The Rails-to-Trails Conservancy is an organization for creating and protecting trail networks in the United States, particularly out of former railroad lines. Trail systems are voted on to join the Hall of Fame.

“At Rails-to-Trails Conservancy every year we select one of the best trails in the entire country,” said Brandi Horton, vice president of Communications at the conservancy. “It’s by public vote, so this Eastern Trail was not just picked by us … this was the winner by over 50 percent of the public vote. And part of what makes us so excited about that is that it’s a beautiful trail. It’s an incredibly unique trail in that it connects parts of Maine that are very distinct and different, but it also represents what is happening when it comes to connecting trails all across the country.”

“This has been a progress under way for almost three decades and it still has these gaps that need to be completed, she said. “So, for us it is an example of where we need to be channeling more federal funding, more state funding, more quickly, so we can unlock more trail benefits for people in Maine and all across the country.”


The Eastern Trail is also part of the East Coast Greenway, a trail system that goes 3,000 miles from Calais, Maine, to Key West, Florida. The Eastern Trail is also part of the developing New England Rail-Trail Network. The Rails-to-Trails Conservancy is working with locals to create a connected system of trails throughout New England, a project with 50% of the planned network already open.

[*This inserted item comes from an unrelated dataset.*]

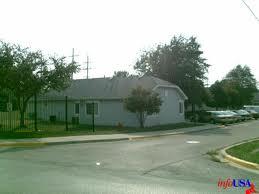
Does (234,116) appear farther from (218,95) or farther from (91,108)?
(218,95)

The event was hosted by the Rails-to-Trails Conservancy, the Eastern Trail Alliance, and East Coast Greenway at Sea Dog Brewing Co. in South Portland. Speakers included board Vice-Chair of the Eastern Trail Bob Hamblen, Rails-to-Trails Conservancy President Ryan Chao, Executive Director of the Eastern Trail Alliance Jon Kachmar, Assistant Director of the Bicycle Coalition of Maine Jim Tasse, Northern New England Manager of the East Coast Greenway Kristine Keeney, and more.

“In the work that I’ve done with the Eastern Trail over the years, I’ve always characterized it as a trail of local, regional, and national importance and I think this induction really underscores that role,” said Tasse, while speaking at the event. “And do not for a second think that this is just a recreational corridor. Particularly on the segments that serve the more urbanized parts of the state. This is a transportation facility. This is something that people can use to commute to work on, to run errands on, and to have an option to be mobile without having to rely on a car or to put themselves on a busy street on a bicycle.”

According to a recent economic impact study, the Eastern Trail creates $44.6 million in annual economic benefits. An estimated 250,000 people use the trail every year, and the trail supports 364 jobs across Maine. Sixteen further miles are under construction, after which much more in benefits to the economy are expected.